Imagine-se o quão subversivas poderão ser estas teorias pseudocientíficas para um adolescente ainda em estruturação, em fase de formação, em busca da sua identidade e na idade da descoberta. Suponho que seja muito impactante para um jovem dizerem-lhe taxativamente que o "sexo" com que nasceu não é necessariamente o seu verdadeiro "género" sendo este uma "construção" resultante "da sociedade e incutida pela educação" e que portanto ele "É" aquilo que decide e sente que "quer ser". Insinuam-lhe que isso é o normal e aceitável em sociedades evoluídas, embrulhando estes conceitos num discurso sob uma aparência de cientificidade e em ambiente de sala de aula (sublinhe-se). 
Parece-me ser bastante perigosa a introdução desta  duvidosa teoria do género abordada nas escolas, "plantada" em adolescentes ainda imaturos,  maleáveis e muito permeáveis às influências e predispostos à exploração da novidade como é próprio da idade. Pode tornar-se um elemento bastante perturbador na construção da sua identidade, do seu desenvolvimento físico, mental, social, psicológico...
Estudos recentes em outros países apontam para um aumento exponencial dos casos de disforia de género em adolescentes, as crises de identidade, com a consequente predisposição para a mudança de sexo, etc.
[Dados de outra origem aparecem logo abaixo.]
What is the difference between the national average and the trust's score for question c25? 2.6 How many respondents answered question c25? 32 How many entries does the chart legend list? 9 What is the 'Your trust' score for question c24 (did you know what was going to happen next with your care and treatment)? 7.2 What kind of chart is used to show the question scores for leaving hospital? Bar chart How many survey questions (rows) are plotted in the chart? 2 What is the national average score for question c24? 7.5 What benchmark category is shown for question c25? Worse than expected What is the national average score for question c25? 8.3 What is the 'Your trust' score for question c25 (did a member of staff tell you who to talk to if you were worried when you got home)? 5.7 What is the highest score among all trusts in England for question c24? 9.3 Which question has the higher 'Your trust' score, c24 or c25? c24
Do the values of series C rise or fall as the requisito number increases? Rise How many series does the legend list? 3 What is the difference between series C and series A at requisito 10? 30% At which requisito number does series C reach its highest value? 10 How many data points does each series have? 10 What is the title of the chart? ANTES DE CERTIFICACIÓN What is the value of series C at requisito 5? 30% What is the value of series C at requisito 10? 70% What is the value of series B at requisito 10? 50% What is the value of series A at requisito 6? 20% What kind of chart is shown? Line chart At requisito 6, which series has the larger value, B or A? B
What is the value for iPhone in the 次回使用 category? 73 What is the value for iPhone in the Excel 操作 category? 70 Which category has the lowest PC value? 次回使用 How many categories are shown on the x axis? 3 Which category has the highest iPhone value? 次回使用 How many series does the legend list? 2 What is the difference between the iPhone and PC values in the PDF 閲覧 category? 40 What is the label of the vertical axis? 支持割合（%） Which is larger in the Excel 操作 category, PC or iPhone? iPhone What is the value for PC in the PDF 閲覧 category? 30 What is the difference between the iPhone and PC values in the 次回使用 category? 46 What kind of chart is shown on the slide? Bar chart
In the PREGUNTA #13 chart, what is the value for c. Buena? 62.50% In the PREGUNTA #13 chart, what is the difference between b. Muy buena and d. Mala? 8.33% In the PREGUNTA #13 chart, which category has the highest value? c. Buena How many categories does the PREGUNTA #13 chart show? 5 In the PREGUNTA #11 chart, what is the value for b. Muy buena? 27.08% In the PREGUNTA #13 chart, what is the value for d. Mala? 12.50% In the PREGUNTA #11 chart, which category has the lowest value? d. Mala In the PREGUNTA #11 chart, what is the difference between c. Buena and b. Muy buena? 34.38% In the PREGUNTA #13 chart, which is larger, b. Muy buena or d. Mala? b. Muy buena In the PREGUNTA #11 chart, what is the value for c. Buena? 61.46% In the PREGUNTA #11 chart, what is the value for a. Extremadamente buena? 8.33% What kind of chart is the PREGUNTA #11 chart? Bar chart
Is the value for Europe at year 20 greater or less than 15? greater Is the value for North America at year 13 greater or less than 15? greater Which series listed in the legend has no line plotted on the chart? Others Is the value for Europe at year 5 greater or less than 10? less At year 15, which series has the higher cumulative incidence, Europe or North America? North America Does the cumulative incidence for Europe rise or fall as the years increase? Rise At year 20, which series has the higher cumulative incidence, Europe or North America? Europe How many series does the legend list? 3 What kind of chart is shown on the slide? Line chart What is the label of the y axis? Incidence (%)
Enfim, um tema sério que merecia um grande debate antes de ter chegado às escolas e ao conhecimento (que não houve) dos pais e educadores. E que deve ser travado o quanto antes, por ser polémico e não consensual.
A liberdade de educar já se perdeu neste país? As crianças são do Estado como nos países do mais feroz totalitarismo? 
(Veja-se o que está a acontecer de novo aos dois irmãos de Famalicão, excelentes alunos, que reprovam pelo 2º ano consecutivo porque não frequentaram as aulas de "cidadania" onde, entre outras coisas, se ensinam estas pérolas da teoria de género). 
Com os nossos agradecimentos e recomendações ao Bloco.